NVIDIA Nemotron LLMs on AWS: Super & Nano Models Now Available
Note: This post may contain affiliate links and we may earn a commission (with No additional cost for you) if you make a purchase via our link. See our disclosure for more info
NVIDIA's new Nemotron Super 49B V1 and Nano 8B V1 large language models (LLMs) are now accessible via Amazon Bedrock Marketplace and SageMaker JumpStart. These reasoning models, derived from Meta's Llama models, are optimized for efficiency and high performance. Nemotron Super, based on Llama 3.3, boasts a 49B parameter count, significantly reduced using Neural Architecture Search (NAS), allowing deployment on a single H200 GPU. It supports 128K token context windows and is post-trained for reasoning, RAG, and tool calling. Nemotron Nano, based on Llama 3.1, is a smaller 8B parameter model that runs on a single H100 or A100 GPU, making it suitable for resource-constrained environments. It also offers improvements over Meta's baseline model accuracy. Both models offer a ‘soft switch' to toggle reasoning on or off. The target audience includes businesses looking to integrate advanced reasoning capabilities into their applications. Deployment is straightforward through either the Amazon Bedrock console or the SageMaker SDK, providing options for various scalability needs.

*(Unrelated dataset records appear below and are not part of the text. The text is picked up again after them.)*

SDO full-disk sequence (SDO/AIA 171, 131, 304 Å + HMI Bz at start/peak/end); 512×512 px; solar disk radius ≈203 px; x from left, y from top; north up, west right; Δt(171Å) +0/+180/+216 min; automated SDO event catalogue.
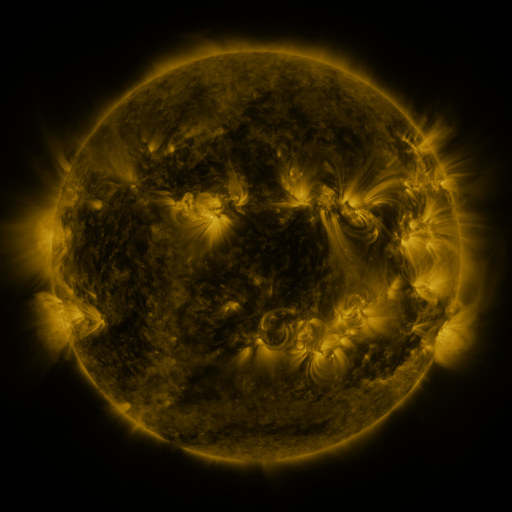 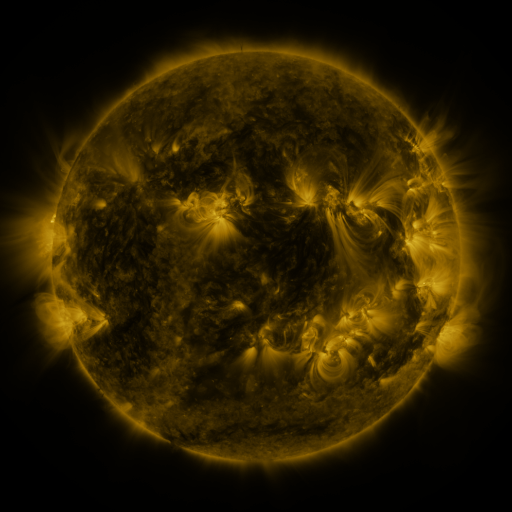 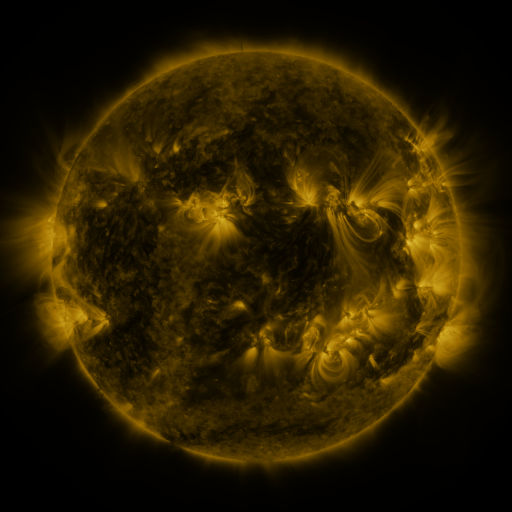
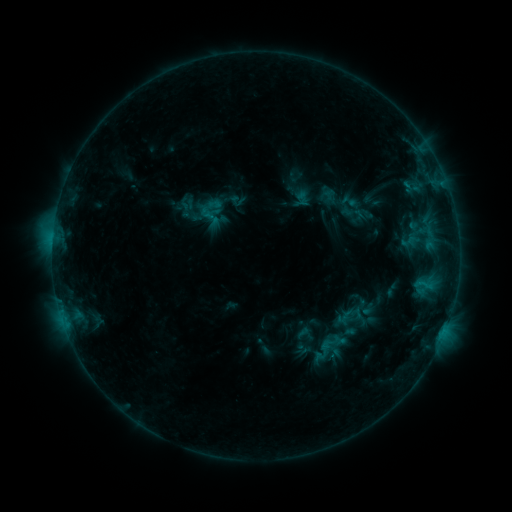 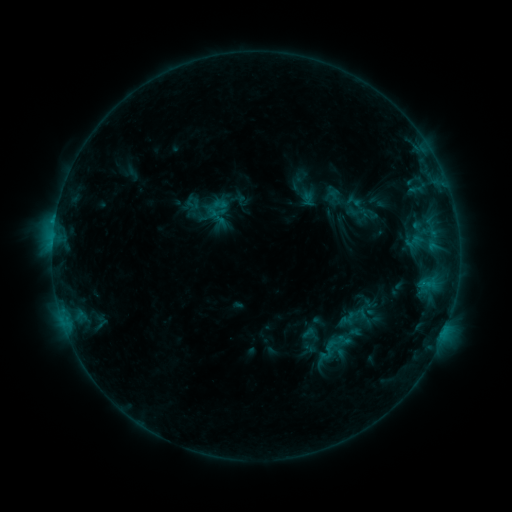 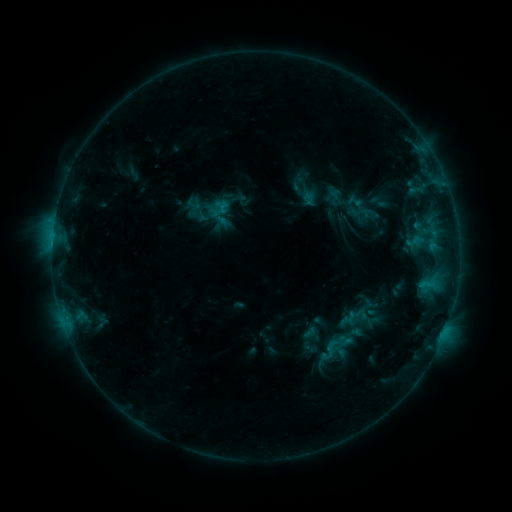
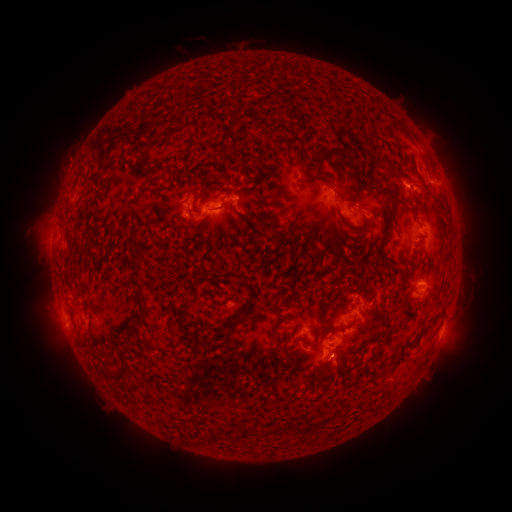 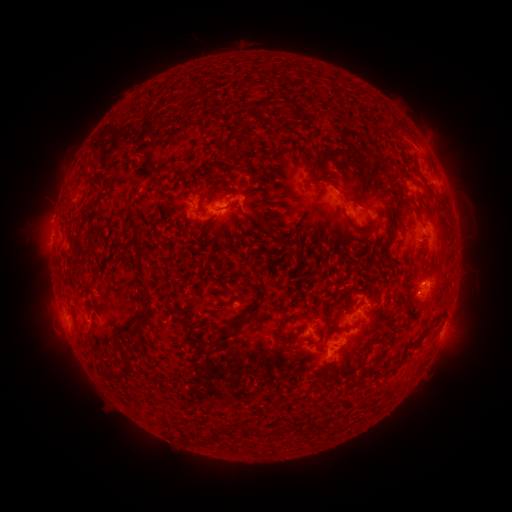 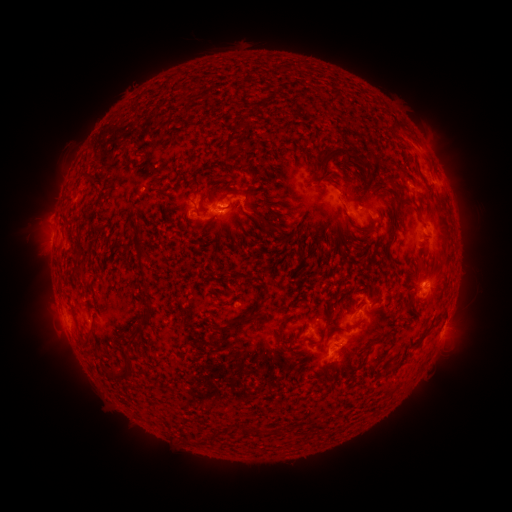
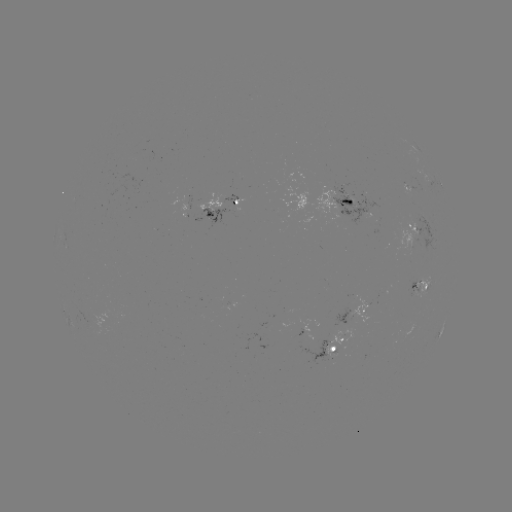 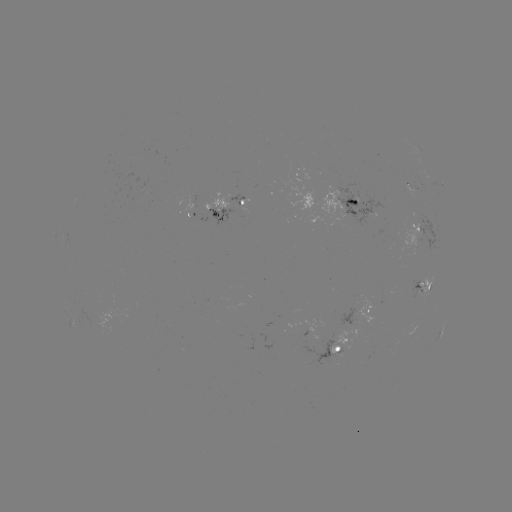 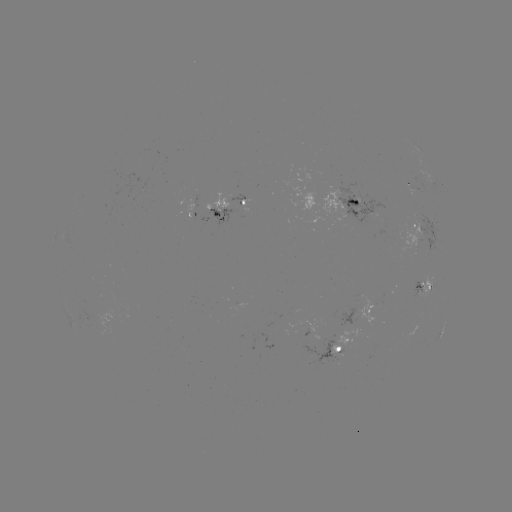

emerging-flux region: [331, 187, 389, 227]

The Bedrock Marketplace offers a unified experience with access to other tools like Bedrock Agents and Guardrails. SageMaker JumpStart provides easy deployment and access to MLOps features. While the models offer significant advantages, potential drawbacks might include the cost associated with running these large models, especially on high-end GPU instances. Comparisons to other LLMs will depend on specific benchmark results and user requirements, but Nemotron models highlight a focus on both performance and efficiency.